Assessment Grading Scale
Lab Quiz/Attendance 5% A 93-100 C+ 77-79.9 F 0-59.9 Lab Practice 10% A- 90-92.9 C 73-76.9
Lecture Homework 10% B+ 87-89.9 C- 70-72.9
Project 10% B 83-86.9 D+ 67-69.9
Midterm Exam 1 20% B- 80-82.9 D 60-66.9
Midterm Exam 2 20%
Final Exam 25%
Lectures
Slides will generally be posted by 8pm the day before lecture. Lecture is fast paced and
many students find it helpful to print slides prior to lecture to take notes on the slides.
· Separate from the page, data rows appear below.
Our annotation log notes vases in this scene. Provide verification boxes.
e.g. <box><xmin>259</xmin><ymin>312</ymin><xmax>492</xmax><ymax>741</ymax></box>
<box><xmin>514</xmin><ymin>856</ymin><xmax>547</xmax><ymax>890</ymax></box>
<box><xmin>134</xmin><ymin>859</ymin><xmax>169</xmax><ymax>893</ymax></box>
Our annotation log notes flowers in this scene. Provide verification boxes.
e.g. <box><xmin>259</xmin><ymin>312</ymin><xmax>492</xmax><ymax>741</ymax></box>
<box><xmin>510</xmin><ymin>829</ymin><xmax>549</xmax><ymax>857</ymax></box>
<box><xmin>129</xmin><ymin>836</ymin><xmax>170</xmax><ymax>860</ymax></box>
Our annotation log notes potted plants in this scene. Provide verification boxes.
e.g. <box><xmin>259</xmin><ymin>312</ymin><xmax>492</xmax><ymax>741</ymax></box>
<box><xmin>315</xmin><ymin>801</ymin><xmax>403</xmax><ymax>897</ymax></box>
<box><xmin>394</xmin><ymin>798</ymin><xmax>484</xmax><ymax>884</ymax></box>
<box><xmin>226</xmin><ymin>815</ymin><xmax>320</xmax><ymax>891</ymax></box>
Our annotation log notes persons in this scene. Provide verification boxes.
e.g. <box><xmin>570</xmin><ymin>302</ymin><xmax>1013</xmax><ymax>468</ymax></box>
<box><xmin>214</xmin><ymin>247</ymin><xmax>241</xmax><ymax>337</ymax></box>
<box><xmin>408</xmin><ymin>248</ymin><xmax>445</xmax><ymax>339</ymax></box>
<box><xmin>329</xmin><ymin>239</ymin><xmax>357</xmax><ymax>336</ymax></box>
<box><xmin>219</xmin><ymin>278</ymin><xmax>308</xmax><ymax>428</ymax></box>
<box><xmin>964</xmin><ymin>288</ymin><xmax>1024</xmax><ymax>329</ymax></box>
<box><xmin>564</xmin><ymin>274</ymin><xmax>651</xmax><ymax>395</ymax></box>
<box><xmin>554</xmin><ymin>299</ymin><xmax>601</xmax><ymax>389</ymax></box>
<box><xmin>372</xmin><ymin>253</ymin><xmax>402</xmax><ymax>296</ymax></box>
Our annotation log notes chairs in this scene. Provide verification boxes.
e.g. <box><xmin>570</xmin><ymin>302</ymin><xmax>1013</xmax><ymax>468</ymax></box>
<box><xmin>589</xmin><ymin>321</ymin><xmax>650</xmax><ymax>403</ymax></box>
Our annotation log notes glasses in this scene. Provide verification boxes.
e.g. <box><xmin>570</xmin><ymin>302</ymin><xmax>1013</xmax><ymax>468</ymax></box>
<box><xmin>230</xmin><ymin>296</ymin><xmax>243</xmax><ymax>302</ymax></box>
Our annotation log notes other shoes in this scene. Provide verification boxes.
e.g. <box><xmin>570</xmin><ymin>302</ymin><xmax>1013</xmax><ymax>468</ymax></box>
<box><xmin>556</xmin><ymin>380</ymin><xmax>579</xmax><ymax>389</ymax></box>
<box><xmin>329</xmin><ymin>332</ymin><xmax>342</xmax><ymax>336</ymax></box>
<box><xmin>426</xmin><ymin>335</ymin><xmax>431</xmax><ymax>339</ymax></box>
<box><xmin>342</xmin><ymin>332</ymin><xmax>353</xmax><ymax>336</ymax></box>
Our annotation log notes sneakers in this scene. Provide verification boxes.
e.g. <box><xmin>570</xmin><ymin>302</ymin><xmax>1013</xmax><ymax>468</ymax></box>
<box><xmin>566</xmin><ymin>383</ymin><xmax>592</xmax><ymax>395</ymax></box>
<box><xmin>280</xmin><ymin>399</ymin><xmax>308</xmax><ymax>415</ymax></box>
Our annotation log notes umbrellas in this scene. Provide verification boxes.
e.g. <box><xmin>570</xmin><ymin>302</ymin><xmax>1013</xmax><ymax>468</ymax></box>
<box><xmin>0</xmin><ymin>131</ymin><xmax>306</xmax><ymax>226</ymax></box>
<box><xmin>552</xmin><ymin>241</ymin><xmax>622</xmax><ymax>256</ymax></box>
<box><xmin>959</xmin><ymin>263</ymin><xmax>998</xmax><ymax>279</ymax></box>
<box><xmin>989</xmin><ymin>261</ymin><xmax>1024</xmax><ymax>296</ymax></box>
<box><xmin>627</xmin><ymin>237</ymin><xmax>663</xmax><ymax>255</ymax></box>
Content covered during lecture may align with or diverge from content in the text book.
Clickers
Clickers will be used to answer conceptual questions during lecture. Please make sure your
clicker is on the correct channel before each lecture. Clickers are not required for lab.
Attendance
Attendance will be monitored through clickers; you are counted present in lecture if you
answer most of the clicker questions (if you miss one question you will not be counted
absent). Anything taught in class is testable material, and not everything covered will be in
the course reading material. Although attendance does not formally factor into your grade,
final grades are at the discretion of Rebecca and special consideration for students within
one half point of the next highest grade is only given to students with fewer than two
absences. Students who do not attend lecture are not eligible for the extra credit points on
exams that can come from clicker question participation.
Lecture Homework (10%)
Lecture homework is typically assigned every week and you will have approximately one
week to complete the assignment depending on the length and difficulty of the assignment.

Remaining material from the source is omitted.